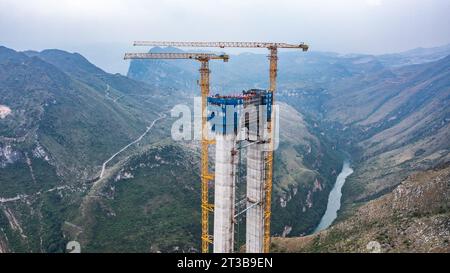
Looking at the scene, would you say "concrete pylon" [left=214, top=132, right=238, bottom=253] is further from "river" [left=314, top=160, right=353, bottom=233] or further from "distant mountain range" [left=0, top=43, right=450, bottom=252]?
"river" [left=314, top=160, right=353, bottom=233]

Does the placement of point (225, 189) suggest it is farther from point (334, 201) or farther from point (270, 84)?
point (334, 201)

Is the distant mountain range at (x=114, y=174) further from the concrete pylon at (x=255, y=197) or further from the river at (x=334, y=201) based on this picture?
the concrete pylon at (x=255, y=197)

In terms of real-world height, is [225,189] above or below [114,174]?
above

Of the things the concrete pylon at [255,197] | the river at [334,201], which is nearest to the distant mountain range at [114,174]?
the river at [334,201]

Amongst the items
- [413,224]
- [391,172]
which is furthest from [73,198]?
[391,172]

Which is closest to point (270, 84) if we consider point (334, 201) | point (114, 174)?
point (114, 174)

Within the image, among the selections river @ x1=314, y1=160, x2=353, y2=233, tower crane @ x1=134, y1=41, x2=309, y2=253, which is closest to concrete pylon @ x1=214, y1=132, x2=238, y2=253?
tower crane @ x1=134, y1=41, x2=309, y2=253
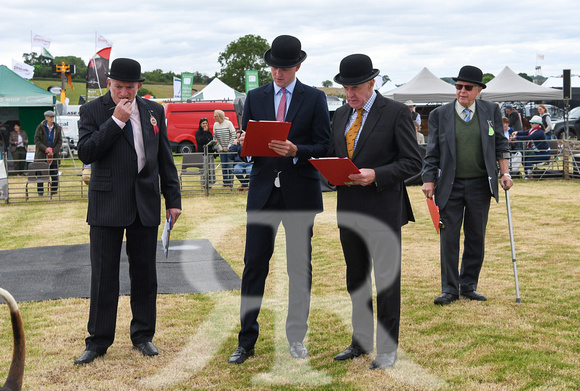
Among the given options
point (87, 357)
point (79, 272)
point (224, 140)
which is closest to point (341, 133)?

-*-

* Task instructions
In the records above, find the line containing "In terms of", then please restate it and each line after it word for word, pictures excluded.

* Written reply
In terms of real-world height, is [225,189] above or below [114,174]?
above

Of the things the concrete pylon at [255,197] | the river at [334,201], which is nearest to the distant mountain range at [114,174]?
the river at [334,201]

Amongst the items
- [413,224]
- [391,172]
which is furthest from [73,198]?
[391,172]

Which is closest to point (270, 84) if we consider point (334, 201) | point (114, 174)?
point (114, 174)

Within the image, among the selections river @ x1=314, y1=160, x2=353, y2=233, tower crane @ x1=134, y1=41, x2=309, y2=253, which is closest to concrete pylon @ x1=214, y1=132, x2=238, y2=253?
tower crane @ x1=134, y1=41, x2=309, y2=253
Among the given options
point (87, 357)
point (79, 272)
point (224, 140)
which is closest to point (341, 133)?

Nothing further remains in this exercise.